* Begin Data provided *
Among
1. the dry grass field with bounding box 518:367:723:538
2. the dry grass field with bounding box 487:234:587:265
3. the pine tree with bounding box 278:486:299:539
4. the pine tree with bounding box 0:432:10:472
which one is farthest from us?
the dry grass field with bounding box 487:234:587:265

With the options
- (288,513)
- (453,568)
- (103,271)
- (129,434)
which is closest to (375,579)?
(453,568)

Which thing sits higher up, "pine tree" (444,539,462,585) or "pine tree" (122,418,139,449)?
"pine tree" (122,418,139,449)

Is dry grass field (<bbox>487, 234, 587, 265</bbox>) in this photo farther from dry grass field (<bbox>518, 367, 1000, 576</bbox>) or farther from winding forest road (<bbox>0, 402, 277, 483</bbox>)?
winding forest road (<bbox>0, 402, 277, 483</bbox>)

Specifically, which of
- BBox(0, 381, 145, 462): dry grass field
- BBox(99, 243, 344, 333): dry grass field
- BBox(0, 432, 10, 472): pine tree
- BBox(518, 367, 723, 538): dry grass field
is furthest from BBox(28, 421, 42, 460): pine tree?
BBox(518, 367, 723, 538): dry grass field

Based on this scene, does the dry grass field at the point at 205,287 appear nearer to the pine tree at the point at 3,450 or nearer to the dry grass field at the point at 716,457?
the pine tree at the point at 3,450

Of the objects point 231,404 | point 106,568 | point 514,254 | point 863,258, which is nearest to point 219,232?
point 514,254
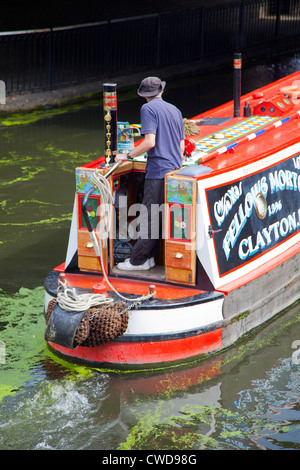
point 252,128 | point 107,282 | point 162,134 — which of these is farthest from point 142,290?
point 252,128

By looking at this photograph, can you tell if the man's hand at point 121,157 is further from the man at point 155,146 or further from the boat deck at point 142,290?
the boat deck at point 142,290

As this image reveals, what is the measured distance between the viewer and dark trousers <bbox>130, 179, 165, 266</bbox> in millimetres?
6516

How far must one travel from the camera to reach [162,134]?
6.39 metres

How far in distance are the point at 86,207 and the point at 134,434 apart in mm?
1830

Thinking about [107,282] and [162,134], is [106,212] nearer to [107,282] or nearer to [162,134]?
[107,282]

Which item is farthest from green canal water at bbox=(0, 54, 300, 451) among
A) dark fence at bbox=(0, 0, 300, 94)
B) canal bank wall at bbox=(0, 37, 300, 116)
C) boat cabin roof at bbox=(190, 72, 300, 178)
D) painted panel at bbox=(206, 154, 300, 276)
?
dark fence at bbox=(0, 0, 300, 94)

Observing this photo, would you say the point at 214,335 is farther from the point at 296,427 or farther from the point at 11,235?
the point at 11,235

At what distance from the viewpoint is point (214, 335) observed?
20.9 ft

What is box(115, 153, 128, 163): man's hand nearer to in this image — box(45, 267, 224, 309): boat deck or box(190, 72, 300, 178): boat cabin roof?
box(190, 72, 300, 178): boat cabin roof

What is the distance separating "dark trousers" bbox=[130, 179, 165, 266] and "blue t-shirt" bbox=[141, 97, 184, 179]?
0.30 ft

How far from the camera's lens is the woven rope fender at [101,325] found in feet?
19.0

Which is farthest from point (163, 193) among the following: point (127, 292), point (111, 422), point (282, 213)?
point (111, 422)

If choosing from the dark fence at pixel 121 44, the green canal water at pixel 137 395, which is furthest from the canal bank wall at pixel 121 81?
the green canal water at pixel 137 395
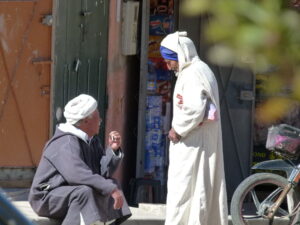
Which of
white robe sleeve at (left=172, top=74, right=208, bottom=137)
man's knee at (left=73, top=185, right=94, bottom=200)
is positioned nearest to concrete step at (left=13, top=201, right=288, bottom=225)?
white robe sleeve at (left=172, top=74, right=208, bottom=137)

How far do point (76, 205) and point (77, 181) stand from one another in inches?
6.0

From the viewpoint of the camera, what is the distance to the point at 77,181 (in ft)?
18.6

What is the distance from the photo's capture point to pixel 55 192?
18.8ft

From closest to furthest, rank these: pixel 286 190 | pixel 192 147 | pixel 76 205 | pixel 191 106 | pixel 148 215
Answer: pixel 76 205 < pixel 191 106 < pixel 192 147 < pixel 286 190 < pixel 148 215

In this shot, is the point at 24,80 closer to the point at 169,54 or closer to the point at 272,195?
the point at 169,54

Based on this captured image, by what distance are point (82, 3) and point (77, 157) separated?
280 cm

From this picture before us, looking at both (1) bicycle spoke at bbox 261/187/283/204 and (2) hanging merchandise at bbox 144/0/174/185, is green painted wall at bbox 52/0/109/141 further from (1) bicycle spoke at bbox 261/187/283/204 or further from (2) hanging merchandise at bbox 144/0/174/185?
(1) bicycle spoke at bbox 261/187/283/204

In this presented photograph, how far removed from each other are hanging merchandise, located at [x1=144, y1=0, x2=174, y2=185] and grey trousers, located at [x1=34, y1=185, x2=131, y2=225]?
11.2ft

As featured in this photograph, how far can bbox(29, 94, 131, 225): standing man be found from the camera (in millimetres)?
5646

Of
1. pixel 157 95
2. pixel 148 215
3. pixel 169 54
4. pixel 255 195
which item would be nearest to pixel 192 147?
pixel 169 54

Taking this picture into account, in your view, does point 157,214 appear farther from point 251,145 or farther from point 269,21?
point 269,21

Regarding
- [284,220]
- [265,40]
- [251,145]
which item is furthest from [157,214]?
[265,40]

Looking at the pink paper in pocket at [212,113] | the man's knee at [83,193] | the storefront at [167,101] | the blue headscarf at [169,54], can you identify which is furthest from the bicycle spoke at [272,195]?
the man's knee at [83,193]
* End Data provided *
What the task requires
Can you print the entire listing above again, word for word, but without the pictures?

The reply
Among
1. the dry grass field with bounding box 518:367:723:538
2. the dry grass field with bounding box 487:234:587:265
3. the pine tree with bounding box 278:486:299:539
4. the pine tree with bounding box 0:432:10:472
which one is farthest from us?
the dry grass field with bounding box 487:234:587:265

With the options
- (288,513)
- (453,568)
- (103,271)
- (129,434)
which is closest to (375,579)?
(453,568)

Which thing sits higher up, "pine tree" (444,539,462,585) or "pine tree" (122,418,139,449)?
"pine tree" (122,418,139,449)

Is dry grass field (<bbox>487, 234, 587, 265</bbox>) in this photo farther from dry grass field (<bbox>518, 367, 1000, 576</bbox>) or farther from winding forest road (<bbox>0, 402, 277, 483</bbox>)?
winding forest road (<bbox>0, 402, 277, 483</bbox>)

Specifically, which of
- BBox(0, 381, 145, 462): dry grass field
- BBox(99, 243, 344, 333): dry grass field
- BBox(0, 432, 10, 472): pine tree
- BBox(518, 367, 723, 538): dry grass field
is furthest from BBox(28, 421, 42, 460): pine tree?
BBox(518, 367, 723, 538): dry grass field

Based on this scene, does the dry grass field at the point at 205,287 appear nearer to the pine tree at the point at 3,450 or nearer to the dry grass field at the point at 716,457?
the pine tree at the point at 3,450

Of the objects point 231,404 | point 106,568 | point 514,254 | point 863,258, which is nearest to point 219,232?
point 514,254
point 252,128 | point 107,282 | point 162,134 — which of these is farthest from point 142,290?
point 252,128

By looking at this photograph, can you tell if the man's hand at point 121,157 is further from the man at point 155,146 or further from the boat deck at point 142,290?
the boat deck at point 142,290

As this image reveals, what is the measured distance between the viewer and dark trousers <bbox>130, 179, 165, 266</bbox> in millimetres?
6516

How far must one travel from the camera to reach [162,134]?
6.39 metres

How far in distance are the point at 86,207 and the point at 134,434 apart in mm?
1830

Thinking about [107,282] and [162,134], is [106,212] nearer to [107,282] or nearer to [162,134]?
[107,282]

Which item is farthest from green canal water at bbox=(0, 54, 300, 451) among
A) dark fence at bbox=(0, 0, 300, 94)
B) canal bank wall at bbox=(0, 37, 300, 116)
C) boat cabin roof at bbox=(190, 72, 300, 178)
D) painted panel at bbox=(206, 154, 300, 276)
?
dark fence at bbox=(0, 0, 300, 94)

Observing this photo, would you say the point at 214,335 is farther from the point at 296,427 or farther from the point at 11,235?
the point at 11,235

At what distance from the viewpoint is point (214, 335) observed?
20.9 ft

What is box(115, 153, 128, 163): man's hand nearer to in this image — box(45, 267, 224, 309): boat deck or box(190, 72, 300, 178): boat cabin roof?
box(190, 72, 300, 178): boat cabin roof

What is the distance separating "dark trousers" bbox=[130, 179, 165, 266] and "blue t-shirt" bbox=[141, 97, 184, 179]?
0.30 ft

How far from the camera's lens is the woven rope fender at [101,325] found in feet?
19.0

Which is farthest from point (163, 193) among the following: point (127, 292), point (111, 422), point (282, 213)?
point (111, 422)

If choosing from the dark fence at pixel 121 44, the green canal water at pixel 137 395, which is furthest from the canal bank wall at pixel 121 81?
the green canal water at pixel 137 395
Which of
white robe sleeve at (left=172, top=74, right=208, bottom=137)
man's knee at (left=73, top=185, right=94, bottom=200)
is positioned nearest to concrete step at (left=13, top=201, right=288, bottom=225)?
white robe sleeve at (left=172, top=74, right=208, bottom=137)

How far do point (76, 205) and point (77, 181) stand from one another in inches?
6.0

From the viewpoint of the camera, what is the distance to the point at 77,181 (in ft)?
18.6

What is the distance from the photo's capture point to pixel 55 192?
18.8ft

From closest to furthest, rank these: pixel 286 190 | pixel 192 147 | pixel 76 205 | pixel 191 106 | pixel 148 215
Answer: pixel 76 205 < pixel 191 106 < pixel 192 147 < pixel 286 190 < pixel 148 215

In this shot, is the point at 24,80 closer to the point at 169,54 or closer to the point at 272,195?
the point at 169,54

Based on this captured image, by what distance are point (82, 3) and point (77, 157) separated?
280 cm

From this picture before us, looking at both (1) bicycle spoke at bbox 261/187/283/204 and (2) hanging merchandise at bbox 144/0/174/185, is green painted wall at bbox 52/0/109/141 further from (1) bicycle spoke at bbox 261/187/283/204 or further from (2) hanging merchandise at bbox 144/0/174/185?
(1) bicycle spoke at bbox 261/187/283/204

In this presented photograph, how far removed from each other are hanging merchandise, located at [x1=144, y1=0, x2=174, y2=185] and grey trousers, located at [x1=34, y1=185, x2=131, y2=225]?
11.2ft

As featured in this photograph, how far can bbox(29, 94, 131, 225): standing man be found from the camera (in millimetres)?
5646

Of
1. pixel 157 95
2. pixel 148 215
3. pixel 169 54
4. pixel 255 195
which item would be nearest to pixel 192 147?
pixel 169 54

Taking this picture into account, in your view, does point 157,214 appear farther from point 251,145 or farther from point 269,21?
point 269,21

Regarding
- [284,220]
- [265,40]
- [251,145]
which item is furthest from [157,214]?
[265,40]

Looking at the pink paper in pocket at [212,113] | the man's knee at [83,193] | the storefront at [167,101] | the blue headscarf at [169,54], can you identify which is furthest from the bicycle spoke at [272,195]?
the man's knee at [83,193]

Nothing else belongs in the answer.